3. Mevcut bilgi birikimini başka kurumlarda kullanmayı (kamu ve özel sectorde) kolaylaştıracak konsültasyon sisteminin geliştirilmesi ve bunun uygun oranlarda ücretlendirilmesi sağlanmalıdır.
4. Öğretim üyesi faaliyetlerinden elde edilen gelirlerin vergilendirilmesinde iyileştirici düzenlemeler yapılmalıdır.
5. Üniversite hastaneleri ile Sağlık Bakanlığına bağlı eğitim araştırma hastanelerindeki hekimlerin hasta hizmetine bağlı gelirlerinde üniversiteler aleyhine olan bariz farklılık, eşitlik ilkesine aykırı olmanın ötesinde kurumlararası ilişki ve buna bağlı işbirliğini zedelemektedir. Ayrıca üniversitelerde öğretim üyesi düzeyinde elemanların üniversiteden ayrılışları artırmaktadır. Tam gün yasası ile ilgili düzenlemelerde bu dikkate alınmalıdır.

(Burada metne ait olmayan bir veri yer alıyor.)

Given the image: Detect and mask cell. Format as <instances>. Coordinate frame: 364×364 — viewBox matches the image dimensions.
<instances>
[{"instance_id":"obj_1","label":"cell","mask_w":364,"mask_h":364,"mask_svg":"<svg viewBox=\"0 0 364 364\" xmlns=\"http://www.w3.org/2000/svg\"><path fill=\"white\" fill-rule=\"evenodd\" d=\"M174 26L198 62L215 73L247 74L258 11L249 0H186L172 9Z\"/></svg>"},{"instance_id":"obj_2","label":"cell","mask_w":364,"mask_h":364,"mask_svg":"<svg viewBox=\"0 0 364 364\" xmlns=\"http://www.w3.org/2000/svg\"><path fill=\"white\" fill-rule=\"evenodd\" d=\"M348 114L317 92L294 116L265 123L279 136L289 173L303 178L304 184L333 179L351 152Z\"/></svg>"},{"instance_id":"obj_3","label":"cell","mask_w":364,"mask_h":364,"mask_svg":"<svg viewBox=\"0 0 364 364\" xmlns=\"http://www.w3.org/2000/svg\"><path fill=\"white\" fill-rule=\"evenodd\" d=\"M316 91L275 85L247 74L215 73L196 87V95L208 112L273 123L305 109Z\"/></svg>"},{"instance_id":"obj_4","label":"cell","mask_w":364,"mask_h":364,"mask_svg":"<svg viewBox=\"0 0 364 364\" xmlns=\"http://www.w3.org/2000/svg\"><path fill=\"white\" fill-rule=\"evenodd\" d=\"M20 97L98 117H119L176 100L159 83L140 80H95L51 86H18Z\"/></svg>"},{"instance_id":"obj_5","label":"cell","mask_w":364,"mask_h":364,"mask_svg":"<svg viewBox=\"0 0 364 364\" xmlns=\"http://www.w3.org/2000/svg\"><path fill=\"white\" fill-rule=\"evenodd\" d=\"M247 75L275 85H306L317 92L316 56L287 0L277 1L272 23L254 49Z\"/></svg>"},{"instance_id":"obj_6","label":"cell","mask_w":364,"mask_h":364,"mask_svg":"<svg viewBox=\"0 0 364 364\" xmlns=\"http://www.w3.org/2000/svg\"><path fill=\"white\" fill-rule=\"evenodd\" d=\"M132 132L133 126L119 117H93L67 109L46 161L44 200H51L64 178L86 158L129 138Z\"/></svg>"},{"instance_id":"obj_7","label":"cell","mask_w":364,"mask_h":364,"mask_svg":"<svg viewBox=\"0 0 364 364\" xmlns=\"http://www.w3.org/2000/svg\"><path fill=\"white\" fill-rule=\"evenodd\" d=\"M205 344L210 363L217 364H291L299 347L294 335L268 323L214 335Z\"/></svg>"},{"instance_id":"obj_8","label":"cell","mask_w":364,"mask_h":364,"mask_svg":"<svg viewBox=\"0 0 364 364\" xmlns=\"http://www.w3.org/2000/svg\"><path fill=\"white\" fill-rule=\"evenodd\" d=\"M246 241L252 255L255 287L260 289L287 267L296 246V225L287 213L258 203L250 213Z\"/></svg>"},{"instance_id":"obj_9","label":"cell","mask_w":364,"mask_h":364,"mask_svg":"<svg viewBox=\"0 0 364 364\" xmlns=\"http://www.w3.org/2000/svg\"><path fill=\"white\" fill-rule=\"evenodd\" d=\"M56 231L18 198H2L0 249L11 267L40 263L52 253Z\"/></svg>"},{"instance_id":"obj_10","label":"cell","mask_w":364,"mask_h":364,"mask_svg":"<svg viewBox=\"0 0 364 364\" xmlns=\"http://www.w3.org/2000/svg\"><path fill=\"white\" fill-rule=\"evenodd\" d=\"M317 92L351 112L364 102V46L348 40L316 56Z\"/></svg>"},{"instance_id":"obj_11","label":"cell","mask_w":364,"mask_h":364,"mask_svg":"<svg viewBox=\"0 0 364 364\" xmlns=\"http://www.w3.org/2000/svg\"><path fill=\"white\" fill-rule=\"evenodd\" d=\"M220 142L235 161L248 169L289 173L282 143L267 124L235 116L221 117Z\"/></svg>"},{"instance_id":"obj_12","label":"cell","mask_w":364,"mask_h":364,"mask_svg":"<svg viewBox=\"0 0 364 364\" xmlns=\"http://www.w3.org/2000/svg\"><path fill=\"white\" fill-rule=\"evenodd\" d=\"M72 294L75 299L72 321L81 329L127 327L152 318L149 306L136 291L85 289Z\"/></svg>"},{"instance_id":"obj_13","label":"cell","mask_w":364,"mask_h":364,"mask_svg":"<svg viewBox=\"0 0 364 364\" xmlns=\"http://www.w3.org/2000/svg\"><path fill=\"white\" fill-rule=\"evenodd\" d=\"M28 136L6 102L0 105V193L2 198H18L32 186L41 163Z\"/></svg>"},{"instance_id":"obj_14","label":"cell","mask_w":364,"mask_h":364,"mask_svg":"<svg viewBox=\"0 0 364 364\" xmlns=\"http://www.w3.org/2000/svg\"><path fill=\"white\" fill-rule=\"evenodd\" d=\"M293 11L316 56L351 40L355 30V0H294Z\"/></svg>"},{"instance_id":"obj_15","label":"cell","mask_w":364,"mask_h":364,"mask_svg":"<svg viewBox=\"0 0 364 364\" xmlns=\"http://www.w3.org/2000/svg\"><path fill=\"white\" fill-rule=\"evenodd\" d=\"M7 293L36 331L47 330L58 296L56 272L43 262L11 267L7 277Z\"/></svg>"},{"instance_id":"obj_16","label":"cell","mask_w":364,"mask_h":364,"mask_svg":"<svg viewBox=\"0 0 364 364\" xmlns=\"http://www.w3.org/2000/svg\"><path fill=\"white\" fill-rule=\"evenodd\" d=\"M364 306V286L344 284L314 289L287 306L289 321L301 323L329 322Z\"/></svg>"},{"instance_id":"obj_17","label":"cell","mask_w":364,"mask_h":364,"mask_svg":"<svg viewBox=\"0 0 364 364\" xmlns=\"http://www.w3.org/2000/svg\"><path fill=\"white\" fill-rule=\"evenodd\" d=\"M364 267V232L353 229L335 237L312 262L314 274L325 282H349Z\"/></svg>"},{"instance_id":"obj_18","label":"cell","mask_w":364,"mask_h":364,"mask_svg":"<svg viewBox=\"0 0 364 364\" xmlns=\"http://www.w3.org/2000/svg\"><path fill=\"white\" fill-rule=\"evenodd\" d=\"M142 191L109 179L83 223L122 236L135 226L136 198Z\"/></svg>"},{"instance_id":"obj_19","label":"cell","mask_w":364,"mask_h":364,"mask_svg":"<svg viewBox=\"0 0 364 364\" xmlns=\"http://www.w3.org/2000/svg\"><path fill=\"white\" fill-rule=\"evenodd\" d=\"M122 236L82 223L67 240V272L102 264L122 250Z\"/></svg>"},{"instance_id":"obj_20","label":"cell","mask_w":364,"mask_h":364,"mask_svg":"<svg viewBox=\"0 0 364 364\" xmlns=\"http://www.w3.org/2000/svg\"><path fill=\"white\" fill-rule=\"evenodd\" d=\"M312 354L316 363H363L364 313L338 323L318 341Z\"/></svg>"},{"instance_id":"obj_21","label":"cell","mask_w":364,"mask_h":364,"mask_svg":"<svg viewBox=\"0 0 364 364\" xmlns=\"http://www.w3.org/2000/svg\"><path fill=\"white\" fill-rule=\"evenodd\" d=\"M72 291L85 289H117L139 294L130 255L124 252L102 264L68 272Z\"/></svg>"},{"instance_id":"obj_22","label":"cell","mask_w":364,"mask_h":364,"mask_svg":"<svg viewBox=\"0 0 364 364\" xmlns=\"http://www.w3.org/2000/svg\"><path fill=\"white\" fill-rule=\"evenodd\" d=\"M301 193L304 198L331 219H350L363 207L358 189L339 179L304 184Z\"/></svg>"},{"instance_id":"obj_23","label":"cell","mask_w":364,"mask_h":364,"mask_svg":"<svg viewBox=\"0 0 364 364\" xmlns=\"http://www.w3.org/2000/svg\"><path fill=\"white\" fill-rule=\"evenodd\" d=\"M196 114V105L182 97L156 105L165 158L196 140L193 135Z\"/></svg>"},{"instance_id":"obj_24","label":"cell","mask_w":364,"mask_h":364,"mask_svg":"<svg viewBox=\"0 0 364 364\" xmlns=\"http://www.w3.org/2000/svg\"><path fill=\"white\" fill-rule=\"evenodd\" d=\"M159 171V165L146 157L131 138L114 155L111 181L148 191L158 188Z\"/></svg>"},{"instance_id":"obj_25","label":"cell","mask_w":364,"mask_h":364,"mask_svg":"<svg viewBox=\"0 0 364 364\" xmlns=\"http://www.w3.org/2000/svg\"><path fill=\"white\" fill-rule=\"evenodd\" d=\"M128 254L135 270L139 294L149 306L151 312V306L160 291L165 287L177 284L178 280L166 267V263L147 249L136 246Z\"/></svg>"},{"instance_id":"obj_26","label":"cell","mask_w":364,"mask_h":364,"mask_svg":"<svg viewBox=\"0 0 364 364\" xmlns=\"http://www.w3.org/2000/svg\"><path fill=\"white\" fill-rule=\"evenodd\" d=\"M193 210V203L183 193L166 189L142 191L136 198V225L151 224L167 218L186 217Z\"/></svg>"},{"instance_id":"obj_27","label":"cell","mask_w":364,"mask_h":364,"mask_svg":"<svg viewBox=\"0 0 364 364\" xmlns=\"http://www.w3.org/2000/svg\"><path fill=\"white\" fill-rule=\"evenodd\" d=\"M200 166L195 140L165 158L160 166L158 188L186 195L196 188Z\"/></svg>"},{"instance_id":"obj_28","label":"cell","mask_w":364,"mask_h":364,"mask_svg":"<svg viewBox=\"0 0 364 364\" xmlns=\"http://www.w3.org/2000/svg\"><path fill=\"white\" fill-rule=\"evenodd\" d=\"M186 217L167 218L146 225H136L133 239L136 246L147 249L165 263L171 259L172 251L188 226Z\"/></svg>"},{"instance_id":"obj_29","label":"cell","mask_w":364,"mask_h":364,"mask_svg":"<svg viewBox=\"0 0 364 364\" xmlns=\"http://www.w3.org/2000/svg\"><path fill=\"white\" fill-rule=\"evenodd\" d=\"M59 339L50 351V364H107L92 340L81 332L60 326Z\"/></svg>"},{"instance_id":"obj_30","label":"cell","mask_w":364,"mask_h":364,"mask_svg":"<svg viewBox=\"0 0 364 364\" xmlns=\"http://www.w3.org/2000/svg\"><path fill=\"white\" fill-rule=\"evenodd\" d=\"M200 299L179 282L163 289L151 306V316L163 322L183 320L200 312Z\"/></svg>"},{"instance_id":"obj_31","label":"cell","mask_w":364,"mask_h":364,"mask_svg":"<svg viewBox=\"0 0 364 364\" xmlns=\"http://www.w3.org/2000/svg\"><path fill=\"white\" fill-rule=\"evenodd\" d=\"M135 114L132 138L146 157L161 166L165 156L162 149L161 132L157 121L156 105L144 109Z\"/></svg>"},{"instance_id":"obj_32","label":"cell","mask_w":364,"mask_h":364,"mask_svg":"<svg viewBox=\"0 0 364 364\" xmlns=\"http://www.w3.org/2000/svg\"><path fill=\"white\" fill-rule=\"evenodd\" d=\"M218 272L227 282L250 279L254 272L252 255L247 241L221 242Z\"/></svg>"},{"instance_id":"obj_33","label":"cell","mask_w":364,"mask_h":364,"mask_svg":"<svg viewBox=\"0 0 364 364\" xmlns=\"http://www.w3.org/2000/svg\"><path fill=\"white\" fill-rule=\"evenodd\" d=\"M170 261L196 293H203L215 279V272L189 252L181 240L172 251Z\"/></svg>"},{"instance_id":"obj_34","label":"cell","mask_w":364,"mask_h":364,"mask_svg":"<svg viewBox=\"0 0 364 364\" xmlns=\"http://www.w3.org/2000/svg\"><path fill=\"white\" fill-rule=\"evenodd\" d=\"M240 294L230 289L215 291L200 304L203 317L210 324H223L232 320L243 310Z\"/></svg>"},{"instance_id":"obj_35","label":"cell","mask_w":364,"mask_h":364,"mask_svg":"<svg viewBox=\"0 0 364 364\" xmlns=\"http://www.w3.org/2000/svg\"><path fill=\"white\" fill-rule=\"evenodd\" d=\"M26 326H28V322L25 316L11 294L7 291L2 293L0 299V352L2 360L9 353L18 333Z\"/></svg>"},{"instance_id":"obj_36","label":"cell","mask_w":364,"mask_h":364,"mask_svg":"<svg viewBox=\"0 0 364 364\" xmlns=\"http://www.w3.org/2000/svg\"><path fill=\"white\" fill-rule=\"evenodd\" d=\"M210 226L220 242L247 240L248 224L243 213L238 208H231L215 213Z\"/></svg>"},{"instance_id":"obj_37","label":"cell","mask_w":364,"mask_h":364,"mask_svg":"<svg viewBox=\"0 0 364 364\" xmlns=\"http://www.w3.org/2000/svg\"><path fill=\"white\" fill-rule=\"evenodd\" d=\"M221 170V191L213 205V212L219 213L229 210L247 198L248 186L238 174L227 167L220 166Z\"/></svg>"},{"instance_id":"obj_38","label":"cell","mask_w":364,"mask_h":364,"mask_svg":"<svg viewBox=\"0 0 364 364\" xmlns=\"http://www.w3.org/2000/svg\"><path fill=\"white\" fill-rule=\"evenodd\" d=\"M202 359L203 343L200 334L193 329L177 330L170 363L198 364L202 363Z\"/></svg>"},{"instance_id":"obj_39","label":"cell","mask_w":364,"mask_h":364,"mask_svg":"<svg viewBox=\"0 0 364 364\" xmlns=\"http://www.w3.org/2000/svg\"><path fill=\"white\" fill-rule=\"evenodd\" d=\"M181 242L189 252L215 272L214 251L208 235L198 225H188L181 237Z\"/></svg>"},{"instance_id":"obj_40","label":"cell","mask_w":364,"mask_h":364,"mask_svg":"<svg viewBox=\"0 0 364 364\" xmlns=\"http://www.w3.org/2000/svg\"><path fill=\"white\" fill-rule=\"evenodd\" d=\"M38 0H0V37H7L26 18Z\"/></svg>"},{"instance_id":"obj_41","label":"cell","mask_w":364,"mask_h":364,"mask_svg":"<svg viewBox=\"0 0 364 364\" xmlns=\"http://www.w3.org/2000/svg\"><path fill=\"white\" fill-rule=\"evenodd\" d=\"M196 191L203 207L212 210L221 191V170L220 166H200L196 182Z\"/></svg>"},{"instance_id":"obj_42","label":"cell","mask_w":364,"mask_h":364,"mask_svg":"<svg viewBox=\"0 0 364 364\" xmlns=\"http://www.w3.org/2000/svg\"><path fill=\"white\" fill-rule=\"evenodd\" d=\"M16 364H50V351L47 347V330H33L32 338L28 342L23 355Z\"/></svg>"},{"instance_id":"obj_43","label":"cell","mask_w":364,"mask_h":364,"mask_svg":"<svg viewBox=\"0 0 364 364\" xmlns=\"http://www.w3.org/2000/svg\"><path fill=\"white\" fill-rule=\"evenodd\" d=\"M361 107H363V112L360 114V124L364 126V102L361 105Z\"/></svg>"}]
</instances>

Bu önlemler ile tıp fakültesi öğretim üyelerinin akademik faaliyetler ve eğitim-öğretime yönelimleri büyük oranda sağlanmış olur. Lisans ve lisansüsü düzey eğitiminin verildiği tıp fakültelerinden daha iyi yetişmiş hekim mezun etmek ve dolayısıyla bu hekimlerin daha iyi hizmet vermeleri mümkün olacaktır. Bu ve benzeri önlemler alınmadan sadece hasta hizmeti odaklı bir düşünce ürünü tam gün yasası, zaten zor şartlarda olan tıp fakültelerinden yetişmiş akademisyenlerin kaçışına ve nihai olarak lisans ve lisansüstü düzeydeki eğitimin cok ciddi bir şekilde olumsuz etkilenmesine yol açacak, Avrupa Birliği normlarında hekim yetiştirmek hayal olacaktır. Eğitim-öğretimin söz konusu olduğu durumlarda atılacak yanlış adımların uzun vadede olumsuz yansımalarının düzeltilmesinin mümkün olmadığı gerçeğini göz ardı etmememiz gerekir.